## START

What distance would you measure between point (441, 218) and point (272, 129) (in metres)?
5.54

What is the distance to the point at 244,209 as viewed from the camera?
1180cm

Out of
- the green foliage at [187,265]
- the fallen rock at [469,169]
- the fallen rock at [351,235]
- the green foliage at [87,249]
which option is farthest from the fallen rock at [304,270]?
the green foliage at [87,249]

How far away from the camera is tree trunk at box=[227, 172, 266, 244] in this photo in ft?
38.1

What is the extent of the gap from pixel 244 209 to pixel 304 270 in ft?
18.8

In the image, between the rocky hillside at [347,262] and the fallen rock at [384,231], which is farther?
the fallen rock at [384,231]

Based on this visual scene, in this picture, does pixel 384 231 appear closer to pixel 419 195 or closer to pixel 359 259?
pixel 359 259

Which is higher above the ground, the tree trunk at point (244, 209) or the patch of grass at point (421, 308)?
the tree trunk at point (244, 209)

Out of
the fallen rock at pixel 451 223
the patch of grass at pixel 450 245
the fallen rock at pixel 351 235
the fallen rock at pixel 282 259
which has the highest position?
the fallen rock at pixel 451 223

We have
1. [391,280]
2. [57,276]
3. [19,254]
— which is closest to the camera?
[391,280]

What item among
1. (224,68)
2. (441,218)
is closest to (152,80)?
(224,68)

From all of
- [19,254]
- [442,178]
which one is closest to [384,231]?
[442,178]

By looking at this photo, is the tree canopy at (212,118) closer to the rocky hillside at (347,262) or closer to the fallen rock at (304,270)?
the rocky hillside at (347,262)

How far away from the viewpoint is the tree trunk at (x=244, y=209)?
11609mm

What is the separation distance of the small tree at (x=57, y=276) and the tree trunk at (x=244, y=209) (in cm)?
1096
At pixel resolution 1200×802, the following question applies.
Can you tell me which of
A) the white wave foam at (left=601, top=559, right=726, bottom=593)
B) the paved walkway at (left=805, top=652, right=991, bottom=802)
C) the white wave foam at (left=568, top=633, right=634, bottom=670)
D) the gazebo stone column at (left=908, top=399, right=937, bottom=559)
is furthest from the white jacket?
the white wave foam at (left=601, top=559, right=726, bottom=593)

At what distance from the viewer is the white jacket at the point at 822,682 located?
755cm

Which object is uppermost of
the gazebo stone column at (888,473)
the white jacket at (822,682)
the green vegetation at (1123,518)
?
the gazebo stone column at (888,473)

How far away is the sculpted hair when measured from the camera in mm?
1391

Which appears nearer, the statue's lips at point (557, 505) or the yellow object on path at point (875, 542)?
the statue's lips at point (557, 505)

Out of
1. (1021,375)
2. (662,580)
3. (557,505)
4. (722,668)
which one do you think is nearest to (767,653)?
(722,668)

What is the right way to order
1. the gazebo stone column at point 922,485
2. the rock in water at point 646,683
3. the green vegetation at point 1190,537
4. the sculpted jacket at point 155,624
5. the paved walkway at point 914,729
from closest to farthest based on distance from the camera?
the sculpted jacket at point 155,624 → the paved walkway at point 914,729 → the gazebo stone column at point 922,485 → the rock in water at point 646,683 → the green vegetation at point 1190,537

## END

- [What to produce]:
Reproduce every line of the material above word for word, from the first line through the last.

- [Complete output]:
What distance would you measure between point (441, 218) and point (272, 129) (in metres)?
5.54

What is the distance to the point at 244,209 as viewed from the camera?
1180cm

Out of
- the green foliage at [187,265]
- the fallen rock at [469,169]
- the fallen rock at [351,235]
- the green foliage at [87,249]
which option is farthest from the fallen rock at [304,270]?
the green foliage at [87,249]

How far away from the camera is tree trunk at box=[227, 172, 266, 244] in this photo in ft?
38.1

What is the extent of the gap from pixel 244 209 to pixel 304 270 in ft?
18.8

In the image, between the rocky hillside at [347,262] and the fallen rock at [384,231], which is farther?
the fallen rock at [384,231]

Based on this visual scene, in this picture, does pixel 384 231 appear closer to pixel 419 195 or closer to pixel 359 259?
pixel 359 259

Which is higher above the ground, the tree trunk at point (244, 209) or the patch of grass at point (421, 308)?
the tree trunk at point (244, 209)

Out of
the fallen rock at pixel 451 223
the patch of grass at pixel 450 245
the fallen rock at pixel 351 235
the fallen rock at pixel 282 259
which has the highest position?
the fallen rock at pixel 451 223

We have
1. [391,280]
2. [57,276]
3. [19,254]
— which is closest to the camera?
[391,280]

What item among
1. (224,68)
2. (441,218)
is closest to (152,80)?
(224,68)

From all of
- [19,254]
- [442,178]
which one is closest to [384,231]?
[442,178]

By looking at this photo, is the tree canopy at (212,118) closer to the rocky hillside at (347,262) or closer to the fallen rock at (304,270)?
the rocky hillside at (347,262)

How far away from the viewpoint is the tree trunk at (x=244, y=209)?
11609mm

What is the separation distance of the small tree at (x=57, y=276) and the tree trunk at (x=244, y=209) (in cm)?
1096
At pixel resolution 1200×802, the following question applies.
Can you tell me which of
A) the white wave foam at (left=601, top=559, right=726, bottom=593)
B) the paved walkway at (left=805, top=652, right=991, bottom=802)
C) the white wave foam at (left=568, top=633, right=634, bottom=670)
D) the gazebo stone column at (left=908, top=399, right=937, bottom=559)
is furthest from the white jacket?
the white wave foam at (left=601, top=559, right=726, bottom=593)

At what distance from the viewer is the white jacket at the point at 822,682 located?
755cm

Which object is uppermost of
the gazebo stone column at (888,473)
the white jacket at (822,682)
the green vegetation at (1123,518)
?
the gazebo stone column at (888,473)

How far away is the sculpted hair when measured from the camera in mm?
1391

Which appears nearer, the statue's lips at point (557, 505) or the yellow object on path at point (875, 542)?
the statue's lips at point (557, 505)

Out of
1. (1021,375)
2. (662,580)
3. (557,505)
4. (722,668)
which one do you think is nearest to (767,653)?
(722,668)

What is the right way to order
1. the gazebo stone column at point 922,485
2. the rock in water at point 646,683
3. the green vegetation at point 1190,537
4. the sculpted jacket at point 155,624
5. the paved walkway at point 914,729
from closest to farthest based on distance from the camera?
the sculpted jacket at point 155,624 → the paved walkway at point 914,729 → the gazebo stone column at point 922,485 → the rock in water at point 646,683 → the green vegetation at point 1190,537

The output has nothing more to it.